(Available records)
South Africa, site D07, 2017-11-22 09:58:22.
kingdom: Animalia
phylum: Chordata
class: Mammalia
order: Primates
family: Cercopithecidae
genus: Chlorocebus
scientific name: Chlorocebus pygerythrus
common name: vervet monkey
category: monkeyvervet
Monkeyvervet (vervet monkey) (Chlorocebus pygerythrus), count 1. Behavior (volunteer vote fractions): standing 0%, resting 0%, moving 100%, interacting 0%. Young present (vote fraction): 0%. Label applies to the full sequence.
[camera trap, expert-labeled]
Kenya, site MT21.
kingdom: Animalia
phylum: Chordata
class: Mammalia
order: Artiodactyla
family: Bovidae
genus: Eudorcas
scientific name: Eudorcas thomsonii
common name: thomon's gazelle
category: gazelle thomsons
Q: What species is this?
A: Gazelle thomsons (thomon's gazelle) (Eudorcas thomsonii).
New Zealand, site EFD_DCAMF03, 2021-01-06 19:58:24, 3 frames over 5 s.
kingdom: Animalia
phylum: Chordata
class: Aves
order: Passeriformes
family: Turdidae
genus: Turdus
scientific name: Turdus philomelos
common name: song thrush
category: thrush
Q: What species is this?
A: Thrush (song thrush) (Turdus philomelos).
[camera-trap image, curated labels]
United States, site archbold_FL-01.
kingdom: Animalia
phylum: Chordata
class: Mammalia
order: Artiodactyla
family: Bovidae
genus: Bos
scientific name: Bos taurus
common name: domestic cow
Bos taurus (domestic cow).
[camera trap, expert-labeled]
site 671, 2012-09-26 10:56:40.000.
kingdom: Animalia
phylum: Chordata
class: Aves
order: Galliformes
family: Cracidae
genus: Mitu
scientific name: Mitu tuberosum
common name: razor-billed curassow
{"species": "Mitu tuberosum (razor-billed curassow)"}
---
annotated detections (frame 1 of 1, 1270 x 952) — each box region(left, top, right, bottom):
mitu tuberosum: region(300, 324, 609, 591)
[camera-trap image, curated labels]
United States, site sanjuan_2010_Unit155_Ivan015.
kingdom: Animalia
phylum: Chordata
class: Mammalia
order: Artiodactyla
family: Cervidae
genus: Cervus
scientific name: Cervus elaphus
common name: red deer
(End Available records)
* Task directions: Every line above should be transcribed exactly.

* Expected output:
South Africa, site D07, 2017-11-22 09:58:22.
kingdom: Animalia
phylum: Chordata
class: Mammalia
order: Primates
family: Cercopithecidae
genus: Chlorocebus
scientific name: Chlorocebus pygerythrus
common name: vervet monkey
category: monkeyvervet
Monkeyvervet (vervet monkey) (Chlorocebus pygerythrus), count 1. Behavior (volunteer vote fractions): standing 0%, resting 0%, moving 100%, interacting 0%. Young present (vote fraction): 0%. Label applies to the full sequence.
[camera trap, expert-labeled]
Kenya, site MT21.
kingdom: Animalia
phylum: Chordata
class: Mammalia
order: Artiodactyla
family: Bovidae
genus: Eudorcas
scientific name: Eudorcas thomsonii
common name: thomon's gazelle
category: gazelle thomsons
Q: What species is this?
A: Gazelle thomsons (thomon's gazelle) (Eudorcas thomsonii).
New Zealand, site EFD_DCAMF03, 2021-01-06 19:58:24, 3 frames over 5 s.
kingdom: Animalia
phylum: Chordata
class: Aves
order: Passeriformes
family: Turdidae
genus: Turdus
scientific name: Turdus philomelos
common name: song thrush
category: thrush
Q: What species is this?
A: Thrush (song thrush) (Turdus philomelos).
[camera-trap image, curated labels]
United States, site archbold_FL-01.
kingdom: Animalia
phylum: Chordata
class: Mammalia
order: Artiodactyla
family: Bovidae
genus: Bos
scientific name: Bos taurus
common name: domestic cow
Bos taurus (domestic cow).
[camera trap, expert-labeled]
site 671, 2012-09-26 10:56:40.000.
kingdom: Animalia
phylum: Chordata
class: Aves
order: Galliformes
family: Cracidae
genus: Mitu
scientific name: Mitu tuberosum
common name: razor-billed curassow
{"species": "Mitu tuberosum (razor-billed curassow)"}
---
annotated detections (frame 1 of 1, 1270 x 952) — each box region(left, top, right, bottom):
mitu tuberosum: region(300, 324, 609, 591)
[camera-trap image, curated labels]
United States, site sanjuan_2010_Unit155_Ivan015.
kingdom: Animalia
phylum: Chordata
class: Mammalia
order: Artiodactyla
family: Cervidae
genus: Cervus
scientific name: Cervus elaphus
common name: red deer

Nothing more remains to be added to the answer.